In scientific terms, nothing can ever be presented as an absolute certainty, but in practical terms, we can say that some things are so close to certain as to render qualifications functionally unnecessary (for instance, we can just say the earth revolves around the sun, we don’t have to say it almost certainly revolves around the sun), and we can say some things are so astronomically improbable that we are safe in saying it’s “impossible” for all practical purposes (i.e we can say it’s “impossible” for me to levitate my Dodge Grand Caravan over the Cathedral in St. Paul, we don’t have to say, “it’s extremely improbable”). There are orders of probablity/improbability so great that we can dispense with qualifications in ordinary conversation, but science always has to technically leave the door open.
As an FYI - I’ve been just farting around the intrawebs trying to figure this out - it seems there are multiple versions of astrology - some claiming a heliocentric model. I’ll have to find my original source before I’m confident in my claim. I believe it was regarding western astrology and maybe the zodiac.

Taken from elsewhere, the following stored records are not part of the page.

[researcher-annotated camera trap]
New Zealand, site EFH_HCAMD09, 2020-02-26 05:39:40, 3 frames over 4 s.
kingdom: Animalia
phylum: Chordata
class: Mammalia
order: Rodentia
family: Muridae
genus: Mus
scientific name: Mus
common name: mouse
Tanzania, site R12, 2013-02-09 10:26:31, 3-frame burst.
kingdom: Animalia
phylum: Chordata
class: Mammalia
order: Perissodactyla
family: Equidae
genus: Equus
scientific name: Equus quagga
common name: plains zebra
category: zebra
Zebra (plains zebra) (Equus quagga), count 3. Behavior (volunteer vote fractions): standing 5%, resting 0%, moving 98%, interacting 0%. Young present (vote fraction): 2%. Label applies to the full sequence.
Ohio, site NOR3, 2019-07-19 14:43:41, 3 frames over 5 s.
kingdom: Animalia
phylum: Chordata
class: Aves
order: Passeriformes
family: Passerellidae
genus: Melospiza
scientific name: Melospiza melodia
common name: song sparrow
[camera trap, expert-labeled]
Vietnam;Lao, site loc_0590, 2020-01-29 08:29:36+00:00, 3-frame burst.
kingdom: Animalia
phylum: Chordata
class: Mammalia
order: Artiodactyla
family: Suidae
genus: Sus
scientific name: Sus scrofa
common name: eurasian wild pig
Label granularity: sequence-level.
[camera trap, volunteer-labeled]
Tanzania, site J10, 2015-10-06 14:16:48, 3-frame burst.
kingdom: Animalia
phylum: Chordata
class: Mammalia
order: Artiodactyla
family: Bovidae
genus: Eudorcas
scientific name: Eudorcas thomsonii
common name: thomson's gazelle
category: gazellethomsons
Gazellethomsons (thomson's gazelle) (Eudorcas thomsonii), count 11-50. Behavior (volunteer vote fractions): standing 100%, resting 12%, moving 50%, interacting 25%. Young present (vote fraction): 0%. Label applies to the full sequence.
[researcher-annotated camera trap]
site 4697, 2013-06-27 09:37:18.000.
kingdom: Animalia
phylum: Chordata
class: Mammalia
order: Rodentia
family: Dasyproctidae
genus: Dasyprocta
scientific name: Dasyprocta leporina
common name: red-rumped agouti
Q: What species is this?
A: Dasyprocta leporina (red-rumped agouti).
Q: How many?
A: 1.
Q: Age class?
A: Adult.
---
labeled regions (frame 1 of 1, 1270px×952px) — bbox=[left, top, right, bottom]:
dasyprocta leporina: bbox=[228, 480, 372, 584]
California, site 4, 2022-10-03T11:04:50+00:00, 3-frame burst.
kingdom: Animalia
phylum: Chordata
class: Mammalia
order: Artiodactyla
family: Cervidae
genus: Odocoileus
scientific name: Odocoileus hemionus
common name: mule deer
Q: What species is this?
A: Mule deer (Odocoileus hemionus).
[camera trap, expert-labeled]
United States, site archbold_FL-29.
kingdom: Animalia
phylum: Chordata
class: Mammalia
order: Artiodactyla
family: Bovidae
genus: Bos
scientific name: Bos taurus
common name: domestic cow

Speaking of astrology, Meatros, these days people aren’t even the signs they’re told they are.
Wellllll … I understand what you’re saying and I qualifiedly agree, but strictly speaking, scientific practice says nothing about the probability of an explanation’s correctness. All one can do is pose theories subject to (hopefully) many harsh potential falsifications. Someone might want to argue that surviving lots of tests implies a greater propensity toward truthfulness, but – for any test – there are an infinity of theories which are not falsified by the result. Arguing that the truth of a theory (say, of the origins of consciousness) is essentially one puts you on fishy epistemic grounds.
The choice between “Theory A” and “God did it, but made it look like Theory A” is not one that can be made within science.
(Assuming you’re even after truth at all, as opposed to, say, predictive power.)